### Latihan Singkat
Lanjutkan tulisan tentang tambang Freeport di Papua di bawah ini, dimulai setelah kalimat terakhirnya.

### Kutipan Sumber

┄┄┄┄┄┄┄┄┄┄

Menapaki Bukit Penuh Kilau di Wilayah Eksplorasi Freeport, Papua (3-Habis)

Menciptakan Resonansi CSR yang menggaung

Bisnis Rabu, 27 April 2011
Menciptakan Resonansi CSR yang menggaung

DON KARDONO, Papua

Apa kesan orang terhadap PT Freeport Indonesia? Anak perusahaan Freeport McMoran Copper and Gold itu? Tambang tembaga dan emas terbesar di dunia? Di atas gunung 4.200 meter dari permukaan laut? Bisa menatap kilauan salju abadi di puncak Jayawijaya?

Truk-truk sebesar gambreng, pengangkut batu-batuan yang ditambang yang masih tercatat sebagai truk terbesar di dunia.

Yang satu ban-nya saja seharga mobil All New CRV, sekitar 40.000 dolar AS.

Tinggi ban-nya, tiga kali tinggi badan saya. Ada sekitar 200 truk, yang tiap hari mengangkut 750.000 ton. Itu hanyalah kesan fisik yang mengendap di benak orang.

Saya sempat bertanya, mengapa mobil-mobil Ford Everest dan Toyota Land Cruiser yang beroperasi di sana, selalu dilengkapi antene bendera yang panjangnya lebih dari 2 meter menjulang? Di puncaknya diberi lampu flash berkedip-kedip menyilaukan.

Fungsinya apa? Saya baru tahu, rupanya itu pertanda ada mobil kecil. Karena lawannya ada truk-truk raksasa yang kalau menggilas dua mobil di atas, serasa sedang menginjak kerupuk saja.

Padahal, dua jenis mobil itu kalau di Jakarta, sudah tergolong mobil berbadan besar dan tinggi. Dua jenis mobil itu, juga selalu berwarna putih. Biar kelihatan kalau sedang parkir di proyek. Kesan lain yang acap ditangkap publik adalah mangkuk raksasa (grasberg) dengan jalan melingkar dari atas ke bawah.

Politisi Jakarta sering melihat pertambangan yang ditemukan oleh Geologis Belanda, Jean-Jacquez Dozy tahun 1936 itu dengan nada minor. Dari soal eksploitasi sumber daya mineral, sampai dampak lingkungan akibat eksplorasi itu.

Ada juga yang memandang dampak ekonomisnya buat negeri. Dibanding dengan nilai ekonomis yang lari ke tangan pemilik modal. Ada pula yang mengkritisi perpanjangan kontrak karya.

Isu-isu tentang lingkungan hidup, sistem pembagian hasil eksplorasi, dan hal-hal seperti di atas memang lebih nyaring didengar. Apalagi mereka yang belum pernah melihat historis perusahaan pertambangan yang timbul tenggelam itu.

Bahkan pernah nyaris ditutup, ketika cadangan mineral baru belum ditemukan dan dieksplorasi.

Tentu, itu hal-hal yang bisa menjadi bahan perdebatan panjang. Sesekali kita boleh menengok nada-nada mayor, apa saja kontribusi Freeport untuk negeri. Baik secara material maupun immaterial. Paling tidak, bisa dijadikan penyeimbang. Seperti timbangan, ada yang di kiri, ada juga yang di kanan.

┄┄┄┄┄┄┄┄┄┄

### Data yang Diberikan
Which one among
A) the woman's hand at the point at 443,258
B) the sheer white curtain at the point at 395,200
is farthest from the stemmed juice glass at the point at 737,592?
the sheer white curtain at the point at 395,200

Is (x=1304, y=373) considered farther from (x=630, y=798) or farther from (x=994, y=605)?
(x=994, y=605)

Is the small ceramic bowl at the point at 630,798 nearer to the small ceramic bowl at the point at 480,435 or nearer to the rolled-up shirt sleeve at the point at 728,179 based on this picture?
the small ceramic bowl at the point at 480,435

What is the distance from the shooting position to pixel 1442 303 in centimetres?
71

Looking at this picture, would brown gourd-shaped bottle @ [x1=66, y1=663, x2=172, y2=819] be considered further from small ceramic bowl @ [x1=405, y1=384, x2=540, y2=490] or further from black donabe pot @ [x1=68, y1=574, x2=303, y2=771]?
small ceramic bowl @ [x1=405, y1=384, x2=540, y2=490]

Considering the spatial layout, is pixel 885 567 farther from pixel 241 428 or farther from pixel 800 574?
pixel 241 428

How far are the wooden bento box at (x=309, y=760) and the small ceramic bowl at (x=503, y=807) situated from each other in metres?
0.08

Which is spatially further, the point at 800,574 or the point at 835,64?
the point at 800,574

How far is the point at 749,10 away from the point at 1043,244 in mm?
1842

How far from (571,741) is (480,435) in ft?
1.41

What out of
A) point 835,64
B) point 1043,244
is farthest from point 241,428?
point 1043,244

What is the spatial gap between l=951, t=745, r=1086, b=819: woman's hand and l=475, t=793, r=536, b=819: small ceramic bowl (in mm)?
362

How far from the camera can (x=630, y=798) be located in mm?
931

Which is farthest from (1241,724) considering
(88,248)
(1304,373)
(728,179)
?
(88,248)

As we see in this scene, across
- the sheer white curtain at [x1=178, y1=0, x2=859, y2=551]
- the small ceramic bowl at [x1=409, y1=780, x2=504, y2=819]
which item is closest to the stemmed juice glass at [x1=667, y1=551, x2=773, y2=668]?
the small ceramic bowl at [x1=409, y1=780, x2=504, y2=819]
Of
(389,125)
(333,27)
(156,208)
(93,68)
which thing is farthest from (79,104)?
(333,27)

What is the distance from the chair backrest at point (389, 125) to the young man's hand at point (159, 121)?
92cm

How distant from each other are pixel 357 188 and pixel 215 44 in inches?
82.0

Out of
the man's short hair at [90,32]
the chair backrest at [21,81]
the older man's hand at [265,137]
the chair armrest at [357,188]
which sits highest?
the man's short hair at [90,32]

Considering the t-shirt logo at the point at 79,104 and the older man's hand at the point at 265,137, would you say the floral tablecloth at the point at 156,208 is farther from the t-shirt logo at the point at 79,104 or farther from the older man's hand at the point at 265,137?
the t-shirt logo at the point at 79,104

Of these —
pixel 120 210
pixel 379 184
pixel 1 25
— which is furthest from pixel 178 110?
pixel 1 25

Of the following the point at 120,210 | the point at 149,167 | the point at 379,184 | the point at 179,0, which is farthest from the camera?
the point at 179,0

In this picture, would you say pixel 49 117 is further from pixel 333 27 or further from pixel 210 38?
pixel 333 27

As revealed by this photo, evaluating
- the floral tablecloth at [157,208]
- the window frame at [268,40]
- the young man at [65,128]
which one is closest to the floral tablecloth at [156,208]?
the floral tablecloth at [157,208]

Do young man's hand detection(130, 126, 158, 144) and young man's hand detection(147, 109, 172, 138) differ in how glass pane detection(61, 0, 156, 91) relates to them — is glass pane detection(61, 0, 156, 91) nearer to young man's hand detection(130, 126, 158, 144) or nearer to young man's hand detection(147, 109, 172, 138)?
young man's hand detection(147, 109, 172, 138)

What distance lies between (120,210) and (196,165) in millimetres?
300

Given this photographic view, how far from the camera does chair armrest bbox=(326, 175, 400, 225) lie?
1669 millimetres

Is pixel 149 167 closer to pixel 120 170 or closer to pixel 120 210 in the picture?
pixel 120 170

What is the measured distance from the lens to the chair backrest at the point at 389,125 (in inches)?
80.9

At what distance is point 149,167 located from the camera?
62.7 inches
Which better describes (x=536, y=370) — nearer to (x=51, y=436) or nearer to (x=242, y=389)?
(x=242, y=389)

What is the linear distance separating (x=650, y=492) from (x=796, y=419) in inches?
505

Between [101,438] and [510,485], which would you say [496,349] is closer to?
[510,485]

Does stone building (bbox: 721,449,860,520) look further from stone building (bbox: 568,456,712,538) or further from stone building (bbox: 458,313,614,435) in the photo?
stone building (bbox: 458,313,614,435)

┄┄┄┄┄┄┄┄┄┄

### Jawaban Tugas
Dalam sebuah perbincangan santai dengan Nurhadi Sabirin, Vice President Surface Maintenance dan Wahyu Sunyoto, Vice President Geotech Service, ada begitu banyak corporate social responsibility yang sudah dirasakan publik. Cuma, mungkin, resonansinya tak sampai ke Jakarta dan kota-kota besar di Indonesia.

Soal ketenagakerjaan misalnya, Nurhadi menyampaikan, tahun 2010 saja ada 22.318 karyawan. Dari jumlah itu, 6.478 orang asli Papua, dan 22.381 orang Indonesia non Papua.

‘’Tenaga kerja asing hanya 2,08 persen, atau 475 orang. Perusahaan pertambangan ini sudah di-running orang-orang Indonesia. Tiap tahun ada 150 sarjana teknik baru yang direkrut dari berbagai universitas,’’ jelas Nurhadi.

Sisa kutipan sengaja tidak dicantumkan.